- [RECORD EXTRACTS]
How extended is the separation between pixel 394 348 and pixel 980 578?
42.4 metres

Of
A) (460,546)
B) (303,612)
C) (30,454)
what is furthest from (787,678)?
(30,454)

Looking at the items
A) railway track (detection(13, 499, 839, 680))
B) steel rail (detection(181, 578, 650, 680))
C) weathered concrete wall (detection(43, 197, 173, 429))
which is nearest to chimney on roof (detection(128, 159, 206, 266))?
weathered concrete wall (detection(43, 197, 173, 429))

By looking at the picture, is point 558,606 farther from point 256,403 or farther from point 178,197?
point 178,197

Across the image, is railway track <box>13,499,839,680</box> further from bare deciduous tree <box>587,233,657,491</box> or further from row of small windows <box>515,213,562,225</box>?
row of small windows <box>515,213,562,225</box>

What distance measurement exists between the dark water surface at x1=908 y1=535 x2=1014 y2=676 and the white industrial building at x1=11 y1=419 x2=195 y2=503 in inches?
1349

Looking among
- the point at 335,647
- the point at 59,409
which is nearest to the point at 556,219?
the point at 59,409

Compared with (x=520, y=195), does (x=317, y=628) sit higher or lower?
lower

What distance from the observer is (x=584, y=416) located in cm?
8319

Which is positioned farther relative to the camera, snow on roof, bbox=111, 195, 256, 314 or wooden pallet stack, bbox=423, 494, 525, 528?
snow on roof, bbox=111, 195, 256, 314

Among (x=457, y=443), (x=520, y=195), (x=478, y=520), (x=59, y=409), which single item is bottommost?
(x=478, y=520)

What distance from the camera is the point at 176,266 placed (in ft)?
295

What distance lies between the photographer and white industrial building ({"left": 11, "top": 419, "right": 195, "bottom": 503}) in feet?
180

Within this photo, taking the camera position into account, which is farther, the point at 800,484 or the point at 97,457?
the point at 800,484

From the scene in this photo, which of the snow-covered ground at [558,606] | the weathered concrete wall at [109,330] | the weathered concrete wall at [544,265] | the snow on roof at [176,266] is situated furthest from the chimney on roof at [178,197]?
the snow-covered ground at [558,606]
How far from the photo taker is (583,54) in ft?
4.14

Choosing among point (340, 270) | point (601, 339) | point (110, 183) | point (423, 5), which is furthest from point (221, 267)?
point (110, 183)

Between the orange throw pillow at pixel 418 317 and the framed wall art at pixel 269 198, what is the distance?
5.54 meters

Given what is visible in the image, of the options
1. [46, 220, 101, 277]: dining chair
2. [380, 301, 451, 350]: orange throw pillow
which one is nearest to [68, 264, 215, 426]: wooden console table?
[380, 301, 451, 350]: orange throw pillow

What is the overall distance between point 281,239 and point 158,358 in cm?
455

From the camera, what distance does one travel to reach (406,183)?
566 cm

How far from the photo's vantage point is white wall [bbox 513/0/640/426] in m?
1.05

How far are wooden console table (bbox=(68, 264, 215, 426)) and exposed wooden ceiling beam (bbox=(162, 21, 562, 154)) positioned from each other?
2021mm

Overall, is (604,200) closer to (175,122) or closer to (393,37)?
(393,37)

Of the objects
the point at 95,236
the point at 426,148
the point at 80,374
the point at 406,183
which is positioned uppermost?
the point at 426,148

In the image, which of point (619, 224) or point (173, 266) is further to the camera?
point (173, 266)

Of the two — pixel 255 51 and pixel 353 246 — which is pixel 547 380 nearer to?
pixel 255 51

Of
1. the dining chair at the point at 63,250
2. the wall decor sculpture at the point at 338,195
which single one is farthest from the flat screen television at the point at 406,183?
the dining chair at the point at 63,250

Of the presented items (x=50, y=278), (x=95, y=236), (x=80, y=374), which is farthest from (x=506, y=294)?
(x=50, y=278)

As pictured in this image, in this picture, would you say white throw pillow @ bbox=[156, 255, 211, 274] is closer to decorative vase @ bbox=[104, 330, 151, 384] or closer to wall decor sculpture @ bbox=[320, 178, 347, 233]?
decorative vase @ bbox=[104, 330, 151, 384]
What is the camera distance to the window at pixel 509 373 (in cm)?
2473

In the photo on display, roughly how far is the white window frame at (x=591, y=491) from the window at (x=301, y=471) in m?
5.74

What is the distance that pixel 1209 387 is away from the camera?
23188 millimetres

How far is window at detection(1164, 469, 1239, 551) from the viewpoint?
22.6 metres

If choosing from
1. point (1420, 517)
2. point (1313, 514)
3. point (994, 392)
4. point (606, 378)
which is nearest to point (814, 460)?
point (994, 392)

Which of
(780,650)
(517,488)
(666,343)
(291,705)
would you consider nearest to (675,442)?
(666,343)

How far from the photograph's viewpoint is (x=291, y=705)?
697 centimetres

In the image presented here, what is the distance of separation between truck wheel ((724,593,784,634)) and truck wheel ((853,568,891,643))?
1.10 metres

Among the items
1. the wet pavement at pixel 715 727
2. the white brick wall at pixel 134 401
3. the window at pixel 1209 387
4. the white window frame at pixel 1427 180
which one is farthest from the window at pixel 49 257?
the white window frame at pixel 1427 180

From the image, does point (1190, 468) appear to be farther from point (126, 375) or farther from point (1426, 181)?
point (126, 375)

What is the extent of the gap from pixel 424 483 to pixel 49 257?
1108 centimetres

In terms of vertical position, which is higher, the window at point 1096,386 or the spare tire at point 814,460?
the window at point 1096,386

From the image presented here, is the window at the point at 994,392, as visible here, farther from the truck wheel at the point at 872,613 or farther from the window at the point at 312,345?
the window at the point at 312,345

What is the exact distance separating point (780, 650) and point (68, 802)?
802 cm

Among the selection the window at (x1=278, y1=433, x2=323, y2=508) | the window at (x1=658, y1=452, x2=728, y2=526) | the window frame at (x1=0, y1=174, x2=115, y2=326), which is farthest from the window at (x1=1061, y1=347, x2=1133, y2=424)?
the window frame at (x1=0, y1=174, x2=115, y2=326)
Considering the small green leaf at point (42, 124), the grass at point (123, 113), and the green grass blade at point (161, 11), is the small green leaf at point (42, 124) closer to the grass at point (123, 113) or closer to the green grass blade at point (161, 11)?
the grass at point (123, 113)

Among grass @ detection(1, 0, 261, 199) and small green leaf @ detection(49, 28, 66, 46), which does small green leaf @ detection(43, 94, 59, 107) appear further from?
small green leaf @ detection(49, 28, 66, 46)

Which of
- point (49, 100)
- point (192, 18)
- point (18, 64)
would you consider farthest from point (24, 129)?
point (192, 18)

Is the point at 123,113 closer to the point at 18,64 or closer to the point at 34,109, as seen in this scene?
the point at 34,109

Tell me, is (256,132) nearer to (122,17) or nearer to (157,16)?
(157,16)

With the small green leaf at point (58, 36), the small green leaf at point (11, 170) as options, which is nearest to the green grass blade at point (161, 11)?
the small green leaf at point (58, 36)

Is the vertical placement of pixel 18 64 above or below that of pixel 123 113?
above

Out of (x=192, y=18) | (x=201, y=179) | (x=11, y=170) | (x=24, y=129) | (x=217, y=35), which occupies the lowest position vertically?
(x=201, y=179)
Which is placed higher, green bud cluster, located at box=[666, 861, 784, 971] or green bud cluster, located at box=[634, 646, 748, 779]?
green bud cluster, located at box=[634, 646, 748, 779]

- [SHORT EXERCISE]
Please reproduce every line of the data from the line containing "If choosing from" through the line containing "1.10 metres", both included, and offset each coordinate and distance value in the answers by adding 40.

- [TASK RESPONSE]
If choosing from
1. point (1420, 517)
2. point (1313, 514)
3. point (994, 392)
4. point (606, 378)
which is nearest to point (814, 460)?
point (1034, 432)

Which of
(780,650)
(517,488)
(666,343)
(291,705)
would you consider nearest to (675,442)?
(706,383)

How far from the photograph's viewpoint is (x=291, y=705)?
737 centimetres

In the image presented here, what is the distance of separation between truck wheel ((724,593,784,634)) and truck wheel ((853,568,891,643))?
41.10 metres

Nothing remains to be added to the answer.